NUMERO 34 - JUNIO 2012

El Frágil Detalle de la Identidad

Holly

Es difícil catalogarme a mí misma como una gran fan de Sexo en Nueva York, no lo soy. Para empezar, creo que la serie ha hecho mucho daño a la sociedad con todo el jaleo de Vattimo, la postmodernidad y la estética sobre la ética. Nunca he identificado el concepto de liberalidad con promiscuidad aunque creo que la serie, extrema como todas las series -y el problema lo tiene el que no lo entienda así, es decir, como ficción, ficción, ficción- fue un hito no sólo de las tendencias, sino también de la forma de tratar a la mujer en televisión. Carrie y sus amigas son cuatro estereotipos con patas, pero la serie se deja ver y, en algunos momentos, es incluso genial. Sin embargo, en mi opinión, el problema de una estupenda serie que empezaba diciendo que "no desayunamos con diamantes" y que mostraba que las Cenicientas ya no existían salvo por su interés hacia los zapatos, es que al final Carrie se casa con Mr Big, se compra un apartamento de cinco millones de dólares y en su armario hay más dinero del que se gasta en pagar a una pequeña empresa editorial cada año, no digamos que a trasmano de cualquier periodista de a artículo por semana en un periódico -muy- mediocre. Además del hecho de que SJP se empezó a creer Carrie Bradshaw, una mujer sofisticada, cool y, sobre todo, despampanante. Y no. No.

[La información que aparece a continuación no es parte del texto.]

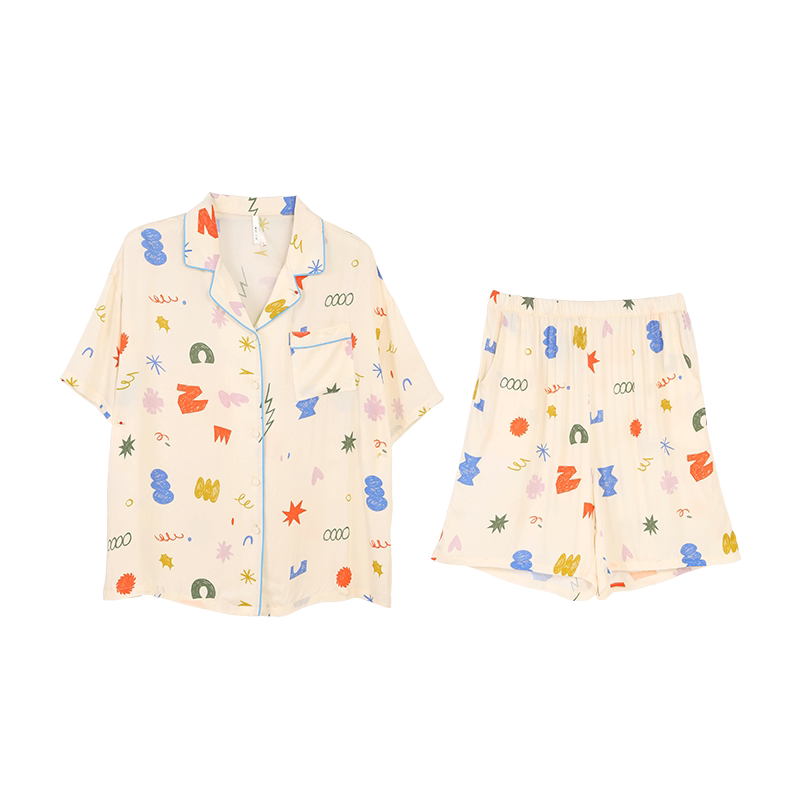 安之伴夏季卡通少女睡衣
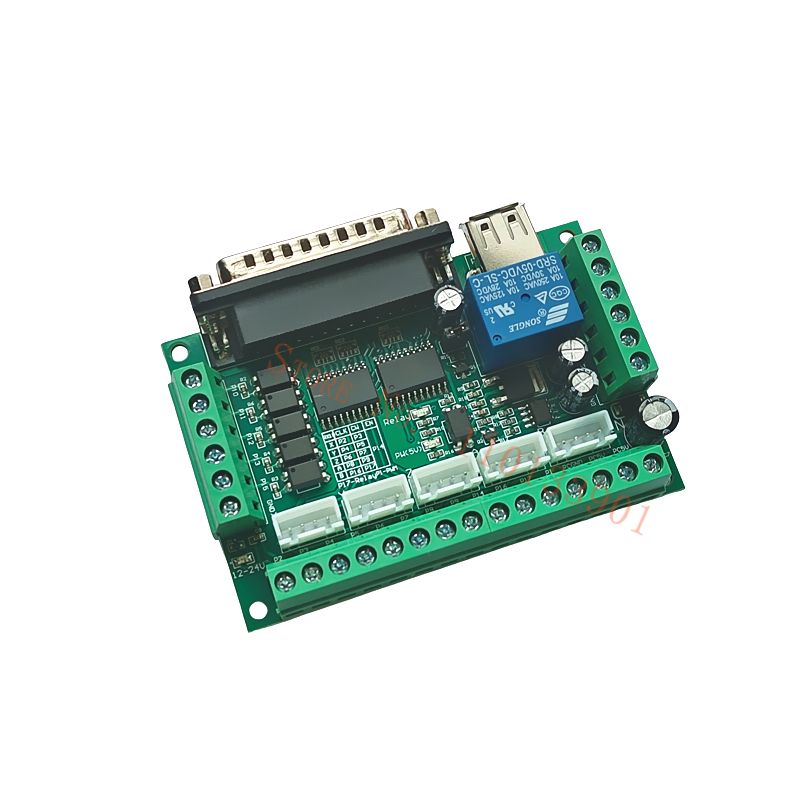 1pc 5 Axis CNC Breakout Board  - огляд і ціна 5 Axis Cnc Breakout Board Interface Mach3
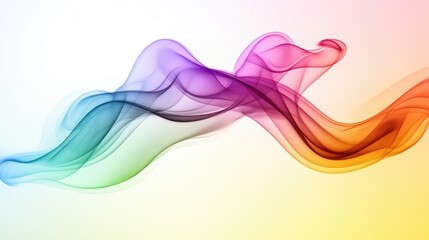 Leinwandbilder - Colorful Abstract Wave Background with Smooth Flowing Gradient Smoke Effects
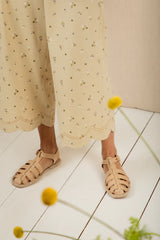 Aide Trousers in Yellow Floral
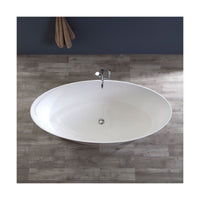 Vasca da bagno design moderno in mineralmarmo bianco dea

La cosa, por tanto, está en que hasta los estereotipos tienen una identidad: la de los estereotipos. Así, Samantha podía llevar lencería con perlas auténticas y manipular a medio Nueva York para lograr un Birkin de Hermés; Charlotte podía casarse de Vera Wang tras contratar a un estilista de bodas y adoptar a un niño vestida de Chanel; Miranda... bueno, la letrada podía pagarle un traje muy, muy caro a su novio y Carrie, santo cielo, Carrie. Carrie puede trotar por la ciudad con Manolos, Jimmy Choos, Louboutins, ir a Vogue vestidita de Dior por Galliano, llevar camisas de Cavalli para reafirmarse, hacer que alguien deje a la divina Natacha de Ralph Lauren -venga Big, venga- por ella y desfilar para D&G, además de otros muchos varios cientos de delicias más.

Sin embargo hay algo que acompaña a Carrie y que la caracteriza, temporada tras temporada, mucho más que todo el resto del trabajo de Patricia Fields, y ese algo es su collar de Carrie. Una baratija que compró en un mercadillo pero que no se aparta de su cuello. La verdad es que Carrie no deja de ser una chica americana de la América profunda, y bajo todo el pulimento que va adquiriendo a lo largo de la serie y de algunas divagaciones que tiene el personaje que no provocan, precisamente, que te caiga bien, sino demostrar que es una mujer y ya está, con una vida guionada, por eso es tan significativa la cosa del collar. La identidad de Carrie pende de su cuello. Siempre. Más alla de Dior, Chanel, Versace y Gucci, la verdad es que Carrie es ese collar que es una corazonada más que un gusto adquirido.

Cuando la neoyorquina por excelencia en uno de los episodios últimos de la temporada final de la serie, se va a París con el ruso, Carrie recibe un regalo: una nueva vida y a juego con ella un collar de diamantes cuyo brillo ciega –tus- sus ojos. Sin embargo, en medio de la vorágine parisina, Carrie pierde su collar y vive los peores momentos de su vida -en la serie-. ¿Qué hace la Bradshaw en París, sin Big, sin Charlotte-Samantha-Miranda, sin empleo, sin hablar el idioma y con un hombre como el señor artista? Finalmente, Carrie recupera su collar. Claro. Y vuelve a Nueva York a desayunar con diamantes.

Porque la verdad es que sí que desayunamos con diamantes.

Lo que pasa en la cena, ya es otra cosa. Ana Bolena, reina consorte de Inglaterra tras casarse con Enrique VIII, perdió la cabeza. Pero eso sí, nunca su identidad. De hecho, siempre llevaba el collar que se puede ver en este cuadro de fines del XVI, copia de otro de la década de 1530 que se ha perdido. La B de Boleyn. O el Carrie de Carrie. Así son ellas.